4.2.1. RCNN and BA-RCNN Architecture

The CNN architecture for predicting the percent of porosity is composed of 22 layers with one input layer, five convolutional layers, five rectified linear unit layers, five batch normalization layers, four average pooling layers, one fully connected layer, and one regression layer.
The input layer is represented by a matrix with height by width size (650 × 630). It contains pixel brightness values between 0 for black regions to 255 for white regions. The convolutional layers contain filters represented by weight matrix slide along the pixel brightness matrix using a special dot product to create a feature map matrix [30]. The rectified linear unit layer comes after each convolutional layer to increase the effectiveness and speed of the training by maintaining positive values and mapping negative values to zero [31]. In addition, the batch normalization layer comes after each convolutional layer as a supplement layer mitigating the overfitting risk [32]. Pooling layers are used between the convolutional layers for output dimensionality reduction [33] without losing the important image features, which helps in minimizing the computational time. Regression and fully connected layers are the output layers that show the predicted percentage of pores.

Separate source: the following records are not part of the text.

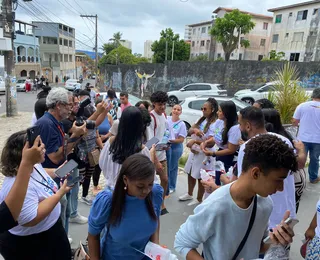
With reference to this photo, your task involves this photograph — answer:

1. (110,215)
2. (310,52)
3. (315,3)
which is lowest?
(110,215)

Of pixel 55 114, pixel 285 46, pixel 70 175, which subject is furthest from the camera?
pixel 285 46

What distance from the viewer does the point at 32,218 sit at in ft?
5.43

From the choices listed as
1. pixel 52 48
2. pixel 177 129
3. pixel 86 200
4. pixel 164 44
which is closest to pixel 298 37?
pixel 164 44

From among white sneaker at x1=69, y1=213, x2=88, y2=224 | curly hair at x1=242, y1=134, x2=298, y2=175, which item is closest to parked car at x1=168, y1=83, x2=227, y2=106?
white sneaker at x1=69, y1=213, x2=88, y2=224

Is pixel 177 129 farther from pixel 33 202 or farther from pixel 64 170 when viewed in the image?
pixel 33 202

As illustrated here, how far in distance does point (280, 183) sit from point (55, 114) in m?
2.28

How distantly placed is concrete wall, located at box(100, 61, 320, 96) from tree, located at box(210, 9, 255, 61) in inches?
553

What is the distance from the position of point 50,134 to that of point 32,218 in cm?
107

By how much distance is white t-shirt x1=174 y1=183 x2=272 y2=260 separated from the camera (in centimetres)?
133

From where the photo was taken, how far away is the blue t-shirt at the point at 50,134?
254 centimetres

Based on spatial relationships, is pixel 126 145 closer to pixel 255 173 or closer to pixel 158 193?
pixel 158 193

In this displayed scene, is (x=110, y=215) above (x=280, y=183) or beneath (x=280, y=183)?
beneath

The normal number of convolutional layers to start is between two to three layers with a filter size of 3 × 3 or 5 × 5 as advised in [31], CNN was designed with five convolutional layers with four average pooling layers in between, with the number of filters ranging between 8 for the first layer and 128 for the last one. Each layer has twice the number of filters of the previous layer [34]. The filter size is 5 × 5, the section depth is 3, and the padding that detects the image edges is set as ‘same’, so the padding size is automatically calculated at the training time, producing output size equivalent to input size when the stride (number of pixel shift) is one.
The pooling type is ‘average’ which takes the average presence of the feature, while the max pooling layer takes the most activated feature, so the average pooling is used with light background and max pooling is better with dark background [35], the default size of pooling layer is 2 × 2 [30], but it yielded high computational cost since the image input size is big (650 × 630). The size was changed to 4 × 4 with a stride value of 4 to minimize the training time.

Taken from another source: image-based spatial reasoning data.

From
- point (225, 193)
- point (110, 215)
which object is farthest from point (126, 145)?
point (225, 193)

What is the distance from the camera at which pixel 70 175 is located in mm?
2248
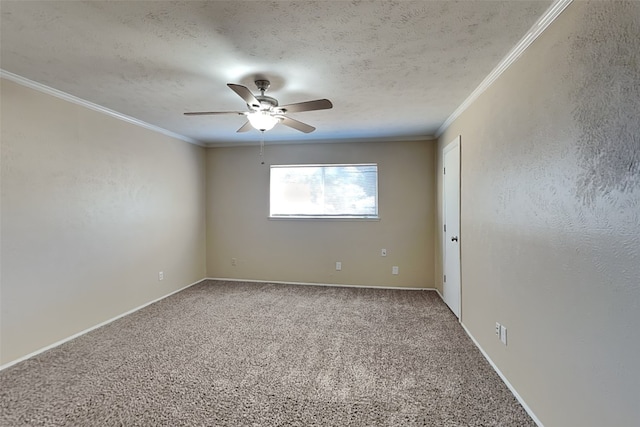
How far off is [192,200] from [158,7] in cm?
367

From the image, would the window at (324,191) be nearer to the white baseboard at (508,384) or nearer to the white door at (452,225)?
A: the white door at (452,225)

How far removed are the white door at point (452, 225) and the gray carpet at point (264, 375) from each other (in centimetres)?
32

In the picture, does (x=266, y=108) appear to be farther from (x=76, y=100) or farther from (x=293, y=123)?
(x=76, y=100)

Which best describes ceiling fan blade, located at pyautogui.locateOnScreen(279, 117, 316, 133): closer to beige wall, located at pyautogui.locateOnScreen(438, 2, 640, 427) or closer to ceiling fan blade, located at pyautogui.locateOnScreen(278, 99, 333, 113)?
ceiling fan blade, located at pyautogui.locateOnScreen(278, 99, 333, 113)

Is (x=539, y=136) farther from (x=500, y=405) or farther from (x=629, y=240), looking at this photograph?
(x=500, y=405)

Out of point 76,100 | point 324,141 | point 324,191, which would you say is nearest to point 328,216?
point 324,191

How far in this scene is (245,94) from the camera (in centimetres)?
212

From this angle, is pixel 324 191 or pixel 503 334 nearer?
pixel 503 334

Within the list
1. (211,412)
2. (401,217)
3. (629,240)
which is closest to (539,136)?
(629,240)

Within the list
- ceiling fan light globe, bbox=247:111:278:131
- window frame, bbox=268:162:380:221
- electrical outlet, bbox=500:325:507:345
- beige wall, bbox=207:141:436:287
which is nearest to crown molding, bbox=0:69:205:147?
beige wall, bbox=207:141:436:287

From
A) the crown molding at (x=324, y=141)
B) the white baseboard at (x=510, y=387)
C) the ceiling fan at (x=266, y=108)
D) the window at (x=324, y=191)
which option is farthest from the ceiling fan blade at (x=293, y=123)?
the white baseboard at (x=510, y=387)

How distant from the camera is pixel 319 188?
16.4 feet

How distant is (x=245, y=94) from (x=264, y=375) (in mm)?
2070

CNN was trained using SGDM, which is the most common training algorithm [32]. The default values for this algorithm are an initial learning rate of 0.01, a momentum of 0.9, a regularization of 1 × 10−4, and the maximum number of epochs is 20, as presented in [36]. After applying some experiments and monitoring the validation accuracy, the momentum was changed to 0.8, and with regularization became 1 × 10−10.
The RCNN algorithm will train the artificial porosity images of the SLM part to predict the percent of porosity without the need for subjective difficult threshold determination to convert the single slice to a binary image, as mentioned in [21].
The hybrid algorithm (BA-RCNN) uses BA to optimize the parameter values for section depth that controls the network depth, the initial learning rate that is used for features learning, the momentum that performs the hyperparameters update and regularization that prevents overfitting [37] to reach the minimum prediction error on the validation set.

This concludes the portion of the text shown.